Problem: Continue the authors' reply to reviewers about Thompson sampling below, starting right after its final sentence.

Extracted text:
Reviewer_6: Thank you for your kind words! We
believe that our two results form a cohesive paper in the sense of the
objective described in line 5659. Indeed the trend recently has been to
prove that TS works well for a sort of 'agnostic' prior (the Beta prior).
On the contrary we believe that the strength of the Bayesian formulation
lies in its flexibility to incorporate complex prior knowledge in a very
transparent way. With that point of view the results on TS with agnostic
prior are not interesting. Both of our theorems go in the direction of
showing that TS works in fact with any prior, and that for some of them it
can even exploit optimally the specific properties of the prior. We
illustrate this with a prior for the Bubeck, Perchet, Rigollet setting. We
totally agree with you that this is only a first step, but we hope that a
NIPS paper on this topic could greatly stimulate the community to make
further progress on this important problem, perhaps eventually leading to
a characterization of the priors for which TS is optimal. Note also that
while the BPR setting is indeed very specialized Reviewer_7 points out
that it "[...] can be very useful in real applications" and we completely
agree with him.
Reviewer_7: Thank you for your review! Since
you have technical questions we directly answer them.  It is possible
to deal with only an interval for \mu^* rather than an exact value but
this would add an extra layer of notation so we decided to restrict to the
simplest framework.  It is also possible to obtain high probability
statements through a martingale concentration argument but again for sake
of simplicity (since NIPS papers are short) we have decided to not include
this result. Finally let us make one minor remark: we view the
improvements in the bounds as an interesting observation but to us the
real contribution of the paper lies in the fact that we show for the first
time the potential power of adaptivity of TS for specific priors, see the
reply to Reviewer_6 for more on this.

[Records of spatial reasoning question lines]
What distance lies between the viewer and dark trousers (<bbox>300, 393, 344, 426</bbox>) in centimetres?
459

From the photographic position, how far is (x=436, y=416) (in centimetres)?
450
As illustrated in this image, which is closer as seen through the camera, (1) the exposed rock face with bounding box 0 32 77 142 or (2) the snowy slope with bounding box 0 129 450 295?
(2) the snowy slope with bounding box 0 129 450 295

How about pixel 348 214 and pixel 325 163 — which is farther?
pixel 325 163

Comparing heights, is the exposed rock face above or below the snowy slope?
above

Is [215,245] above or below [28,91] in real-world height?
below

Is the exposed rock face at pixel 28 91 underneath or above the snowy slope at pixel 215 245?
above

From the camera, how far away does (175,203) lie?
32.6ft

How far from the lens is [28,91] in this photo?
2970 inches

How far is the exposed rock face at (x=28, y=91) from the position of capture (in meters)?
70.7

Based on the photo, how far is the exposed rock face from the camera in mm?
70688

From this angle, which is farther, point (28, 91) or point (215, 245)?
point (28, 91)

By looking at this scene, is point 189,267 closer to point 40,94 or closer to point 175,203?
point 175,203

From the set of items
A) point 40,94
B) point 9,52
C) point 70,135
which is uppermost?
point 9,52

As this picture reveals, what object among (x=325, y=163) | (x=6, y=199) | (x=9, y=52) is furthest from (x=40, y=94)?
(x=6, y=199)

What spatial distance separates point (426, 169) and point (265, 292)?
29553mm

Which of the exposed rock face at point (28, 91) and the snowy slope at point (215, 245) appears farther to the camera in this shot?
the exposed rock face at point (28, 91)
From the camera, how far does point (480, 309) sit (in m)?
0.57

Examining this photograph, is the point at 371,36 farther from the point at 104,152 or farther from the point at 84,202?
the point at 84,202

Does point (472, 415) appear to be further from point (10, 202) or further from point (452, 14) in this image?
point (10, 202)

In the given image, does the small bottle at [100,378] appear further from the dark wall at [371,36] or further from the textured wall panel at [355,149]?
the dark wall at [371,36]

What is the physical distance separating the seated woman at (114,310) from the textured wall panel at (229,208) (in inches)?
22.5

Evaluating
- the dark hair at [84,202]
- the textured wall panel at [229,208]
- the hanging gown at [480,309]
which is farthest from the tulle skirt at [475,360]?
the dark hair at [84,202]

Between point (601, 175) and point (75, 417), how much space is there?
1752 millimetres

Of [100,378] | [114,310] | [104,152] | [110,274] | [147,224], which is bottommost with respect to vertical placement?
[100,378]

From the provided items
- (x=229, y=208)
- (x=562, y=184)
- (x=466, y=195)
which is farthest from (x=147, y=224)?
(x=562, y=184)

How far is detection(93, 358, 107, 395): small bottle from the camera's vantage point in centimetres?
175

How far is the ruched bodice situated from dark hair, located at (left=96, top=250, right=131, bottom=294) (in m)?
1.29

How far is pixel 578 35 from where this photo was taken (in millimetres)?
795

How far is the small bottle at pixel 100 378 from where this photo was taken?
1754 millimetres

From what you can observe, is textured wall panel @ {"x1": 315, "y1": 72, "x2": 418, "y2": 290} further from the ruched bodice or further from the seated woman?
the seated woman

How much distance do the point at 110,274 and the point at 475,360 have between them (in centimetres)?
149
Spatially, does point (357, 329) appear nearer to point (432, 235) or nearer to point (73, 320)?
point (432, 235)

Answer to the task:
Reviewer_8: The Bayesian
framework for the multiarmed bandit has been actively studied (with
hundreds of papers) from the 70s to the 90s, this is why we decided to not
waste time and space with examples where this framework is of utter
practical importance (but there are plentiful). On the other hand it is
true that the BPR setting is much more recent, but Reviewer_7 points out
that it "[...] can be very useful in real applications". Finally we do not
understand why you say that we have no theoretical/practical motivation
while we provide both of them on page 2. In a nutshell we are interested
in showing that TS can adapt optimally to potentially complex and
nonproduct priors. This fact has great practical implications as one of
the main reason for the recent surge of interest in TS is that it allows
to incorporate prior knowledge in a transparent way (which is not the case
with UCB for instance).